第七十二話 7対500
「クリスマスが終わったばかりで悪いんだが以前言っていたアレ、今日やるぞ。全員にチャット送っておいた。」
団長である瀬田さんがいきなりこんなことを言った。アレっていうのは
「最近北風の騎士団の名前を使って我が物顔で歩きたいだけのやつ増えてきたしここらでシメようか。上位2パーティー対残りの戦闘メンバーな。」
という話だ。まさかガチだったとは。北風の騎士団の戦闘員って多分500人を軽く越えてるんだよな。
「ってことで今から模擬戦な。」
「まじですかー、正月用のお菓子確保しようと思ってたのにー。」
にぃなさんは自由である。
「じゃあ不参加でいいぞ。お前いるとちょっと理不尽すぎる気がしてたし。」
「さぁ、開戦だ!!」
眼前に広がる人の群れ。結局7人でこれと戦うのかよ。グレートインパクト使っていいかな。
「そうだ、隕石なしで頼む。」
もう隕石ではないんだけど、ダメだろうなぁ。瞬殺になっちゃうし。
「冥府の鎖・縛、常闇の衣、羅刹の闘気、吸収」
いつものスキルを発動する。吸収はクズノハに使った
「剣の讃美歌、鉄壁の練習曲、奇跡のアリア」
松本さんが歌で補助をする。内容は攻撃力守備力上昇、攻撃時hp回復だ。
各自準備はできたようだ。向こうも準備万端なようで魔法がばんばん飛んでくる。
「悪魔降下『マモン』」
14の分身を肉壁にする。無論ダメージはないが。
「なんか大したことなくね?ちゃっちゃと終わらせれそうな気がしてきた。」
ヘラヘラしながら瀬田さんが言う。そして突っ込んで行く。普通に斬り合ってる。アホだろあの人!!
と、思いつつ俺も便乗。範囲攻撃がない瀬田さんとは違って俺の攻撃は全てが範囲攻撃、考えなしってわけではない。
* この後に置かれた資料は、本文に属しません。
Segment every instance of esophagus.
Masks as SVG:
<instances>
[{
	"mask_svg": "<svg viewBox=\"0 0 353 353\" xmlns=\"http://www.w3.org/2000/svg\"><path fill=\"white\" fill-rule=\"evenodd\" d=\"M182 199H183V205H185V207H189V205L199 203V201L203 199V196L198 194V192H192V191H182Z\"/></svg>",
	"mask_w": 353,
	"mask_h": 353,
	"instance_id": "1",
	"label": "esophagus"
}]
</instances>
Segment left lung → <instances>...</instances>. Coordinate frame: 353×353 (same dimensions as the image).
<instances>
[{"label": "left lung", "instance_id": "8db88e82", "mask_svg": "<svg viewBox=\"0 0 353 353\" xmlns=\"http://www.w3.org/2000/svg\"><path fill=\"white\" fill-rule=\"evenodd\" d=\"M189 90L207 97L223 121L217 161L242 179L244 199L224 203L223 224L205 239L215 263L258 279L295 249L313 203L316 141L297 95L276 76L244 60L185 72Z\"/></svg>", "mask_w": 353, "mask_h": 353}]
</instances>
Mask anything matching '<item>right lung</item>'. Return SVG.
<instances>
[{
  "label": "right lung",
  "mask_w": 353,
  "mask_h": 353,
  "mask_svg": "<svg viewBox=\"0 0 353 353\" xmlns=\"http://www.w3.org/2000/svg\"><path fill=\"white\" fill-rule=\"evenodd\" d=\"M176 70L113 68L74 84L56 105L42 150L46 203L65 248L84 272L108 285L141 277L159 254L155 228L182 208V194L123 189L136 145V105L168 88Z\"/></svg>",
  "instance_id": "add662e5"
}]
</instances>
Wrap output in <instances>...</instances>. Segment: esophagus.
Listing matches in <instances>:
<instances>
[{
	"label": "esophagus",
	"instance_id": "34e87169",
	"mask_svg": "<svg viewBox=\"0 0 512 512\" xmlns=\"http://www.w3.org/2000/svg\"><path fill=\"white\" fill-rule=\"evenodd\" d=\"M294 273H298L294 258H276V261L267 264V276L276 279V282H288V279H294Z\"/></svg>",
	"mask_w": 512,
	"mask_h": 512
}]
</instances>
今どんな状況かと言うと俺とその分身の半分、遥、春川さん、瀬田さんが突っ込み、天野さんが敵も進入を防ぐトラップを敷き詰め内側から松本さんが攻撃、九郎と竜崎さんが回復、外側で俺の分身の半分が防御している。
瀬田さんは結構な速度で圧倒している。春川さんは「...残像だ。」とか言って遊んでいる。
松本さんは精密機械のような攻撃で脳天を貫き、遥はトリッキーな動きで翻弄している。
俺はパワーと数で圧倒だ。ダメージは受けまくっている。形態変化をしたいからだ。まぁ10分の1されるのでしょっぱいダメージにしかならない。
「まだ400人残ってるぞ・・・。」
「あと1分で終わらすか。」
瀬田さんが無茶を言う。
「俺なら1秒でいける。」
天野さんがもっと無茶を言う。最終形態なら1分でいけるかもしれない。
「じゃあちゃっちゃと終わらせますかぁ!」
これは遥だ。
「スーパーチャージ!」
遥が金色に発光する。ステータス上昇系だろうか。
「修羅解放」
瀬田さんがオレンジのオーラを纏う。こちらもステータス上昇だろうか。
全ての俺は自分の首を斬り落とす。最終形態の適用だ。
「「「原罪」」」
ランダムで姿が変化する。試練の時の獣っぽいスピード特化の姿、銀色の環と銀色のオーラを纏った防御特化の姿、灰色だった肌が真っ黒に変化し筋肉質になった攻撃特化の姿、空中に魔方陣が浮いている魔法特化の姿この4つのどれかに変化している。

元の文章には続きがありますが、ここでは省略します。